- Extracted information -
******************************

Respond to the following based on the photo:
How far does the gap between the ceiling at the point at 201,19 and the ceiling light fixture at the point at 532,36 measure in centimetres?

******************************

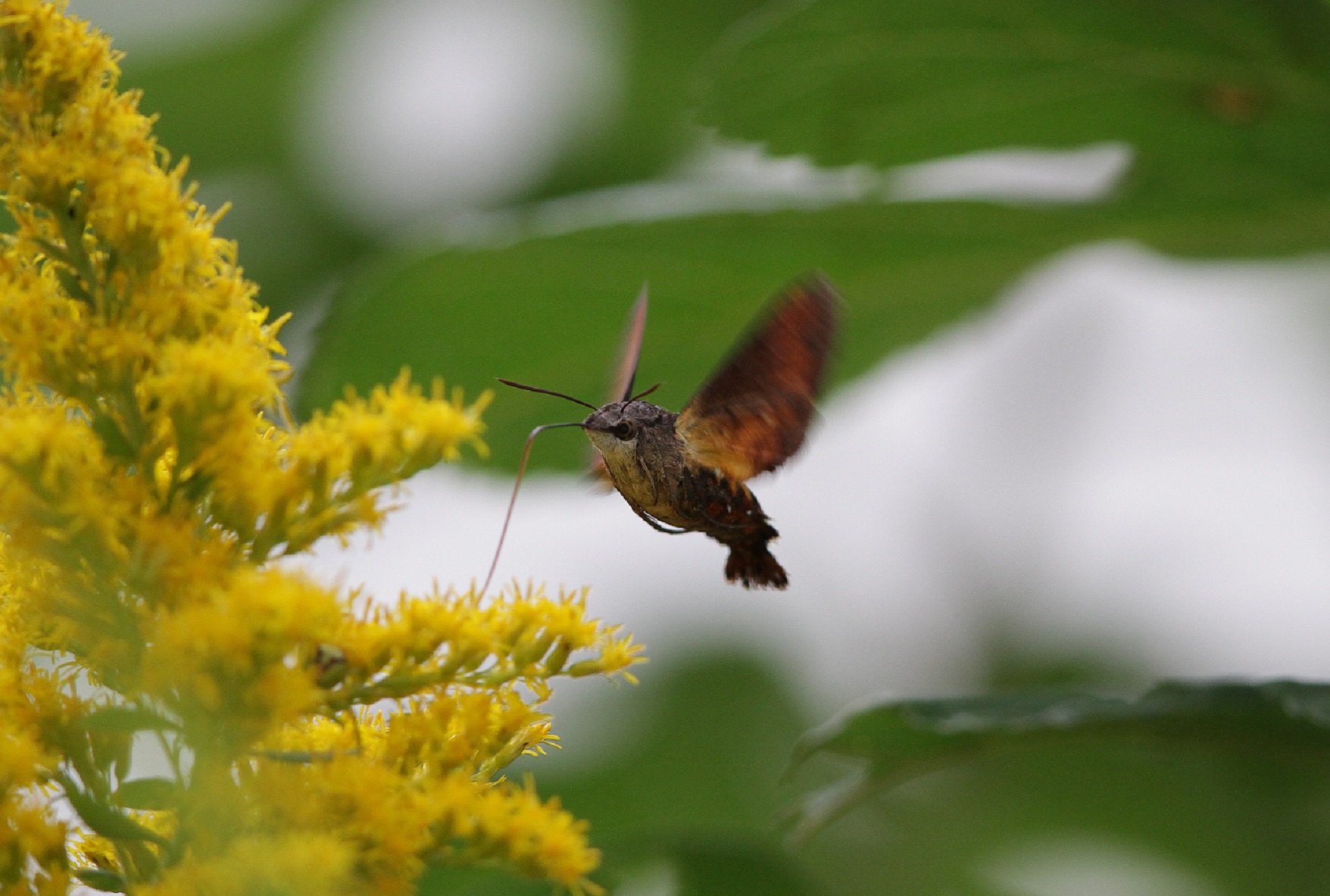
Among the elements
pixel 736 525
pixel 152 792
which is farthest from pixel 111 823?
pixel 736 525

******************************

- What you need to do -
Copy the records from the line with "Respond to the" to the line with "How far does", both included, word for word.

- Written response -
Respond to the following based on the photo:
How far does the gap between the ceiling at the point at 201,19 and the ceiling light fixture at the point at 532,36 measure in centimetres?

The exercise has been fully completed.